Comecei esta semana falando de um tema muito delicado e ainda difícil de ser tratado corretamente no seio da Igreja Cristã. Me refiro à violência doméstica praticada por homens que, muitas vezes, ocupam cargos ministeriais ou simplesmente fazem parte da comunidade religiosa, mesmo cometendo o pecado de bater na mulher dentro de casa.
No artigo de hoje, quero focar em um erro muito comum nessas situações, que é a negligência da igreja diante dos casos onde a mulher é agredida pelo marido reiteradamente. Isso costuma ocorrer por causa da ideia equivocada sobre perdão e manutenção do casamento.
Alguns líderes simplesmente não consideram a possibilidade da mulher agredida poder se divorciar do marido, apenas por ser cristã. Em vez disso, eles insistem no fato da vítima da violência precisar "exercer o perdão", dando uma, duas e infinitas chances de recuperação ao marido agressor. Um absurdo!
Em primeiro lugar, precisamos deixar claro que o marido que bate na mulher está cometendo um crime, e isto significa que, independentemente do perdão, esta atitude deve ser denunciada às autoridades competentes. Assim como todo pecado tem as suas consequências, a consequência da violência doméstica é a aplicação da justiça.
Denunciar a agressão, pedindo socorro às autoridades ou à igreja, não impede que a mulher decida perdoar, assim como o perdão não impede que a denúncia do marido agressor não seja efetuada, pois uma coisa é a consequência da justiça humana e outra é a de Deus. A dos homens se paga aqui, na Terra.
Segundo, não há margem alguma na Bíblia que justifique a manutenção de um casamento onde a violência doméstica está presente. Pelo contrário, existe margem para a separação, visto que o homem que agride a sua esposa está deixando de cumprir o que o apóstolo Paulo ensina em Efésios 5, dos versos 24 ao 29:
“Vós, maridos, amai vossas mulheres, como também Cristo amou a igreja, e a si mesmo se entregou por ela; para a santificar, purificando-a com a lavagem da água, pela palavra; para a apresentar a si mesmo igreja gloriosa, sem mácula, nem ruga, nem coisa semelhante, mas santa e irrepreensível".
“Assim devem os maridos amar as suas próprias mulheres, como a seus próprios corpos. Quem ama a sua mulher, ama-se a si mesmo. Porque nunca ninguém odiou a sua própria carne; antes a alimenta e sustenta, como também o Senhor à igreja”.
A passagem não diz que a mulher deve se divorciar se o marido fizer o contrário disso, mas precisa? A Bíblia também não diz, explicitamente, que não devemos furar a fila do banco, jogar lixo no meio da rua, usar uma droga qualquer ou fazer aborto, mas isso está dito implicitamente no seu conjunto de princípios e valores descritos de Gênesis ao Apocalipse, motivo pelo qual não precisamos ter o registro de um versículo para cada pecado existente no mundo.
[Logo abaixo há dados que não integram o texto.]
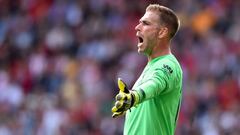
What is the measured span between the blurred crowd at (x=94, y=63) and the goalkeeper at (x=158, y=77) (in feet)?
22.1

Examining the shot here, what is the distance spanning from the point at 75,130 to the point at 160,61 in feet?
27.1

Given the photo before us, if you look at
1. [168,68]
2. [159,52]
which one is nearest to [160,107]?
[168,68]

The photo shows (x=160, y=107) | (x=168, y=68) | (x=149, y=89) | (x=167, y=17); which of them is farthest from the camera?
(x=167, y=17)

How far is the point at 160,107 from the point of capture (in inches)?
272

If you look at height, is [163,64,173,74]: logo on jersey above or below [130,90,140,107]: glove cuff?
above

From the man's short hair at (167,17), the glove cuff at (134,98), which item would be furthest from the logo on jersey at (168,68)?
the glove cuff at (134,98)

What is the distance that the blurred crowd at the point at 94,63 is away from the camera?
14734 millimetres

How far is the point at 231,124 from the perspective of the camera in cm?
1382

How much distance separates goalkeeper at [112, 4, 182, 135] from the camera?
673 centimetres

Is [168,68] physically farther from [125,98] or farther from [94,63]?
[94,63]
Repare que os versos 24 e 29 de Efésios 5 estão ligados aos versos anteriores 22 e 23, onde o apóstolo orienta que as mulheres sejam "submissas" ao marido. O que temos aqui é uma condição resultante de outra. Em outras palavras, a mulher se submete ao esposo que a ama, cuida, "alimenta e sustenta, como também o Senhor à igreja”, a ponto de dar a vida por ela.
Está claro, portanto, que qualquer relacionamento fora dessa condição de reciprocidade, amor e cuidado, não caracteriza o casamento ensinado por Deus. A violência doméstica é o contrário de tudo isso, e o homem que a pratica abre mão da união matrimonial pela traição dos princípios divinos para a vida conjugal.
Por isso, a mulher cristã vítima da violência doméstica tem o total direito de querer se divorciar do seu marido agressor, visto que ela está sendo moral e biblicamente traída por ele a cada agressão que recebe.
Finalizo dizendo que Deus, mesmo nas piores situações, pode restaurar a família. Também acredito nisso. Mas esse não é o foco deste artigo. Minha intenção aqui foi chamar atenção de forma pontual para as situações em que o argumento do perdão é usado por certos líderes para querer legitimar a escravidão da mulher diante de um marido agressor, o que está errado.
Em outra oportunidade, espero poder falar sobre a possibilidade de restauração de um relacionamento marcado pela agressão. Em todo caso, porém, adianto que a mulher e a igreja jamais devem se omitir quanto à denúncia e à disciplina, pois essa atitude também faz parte da mudança de quem realmente deseja ter a sua família restaurada.
Marisa Lobo é psicóloga, especialista em Direitos Humanos, presidente do movimento Pró-Mulher e autora dos livros "Por que as pessoas Mentem?", "A Ideologia de Gênero na Educação" e "Famílias em Perigo".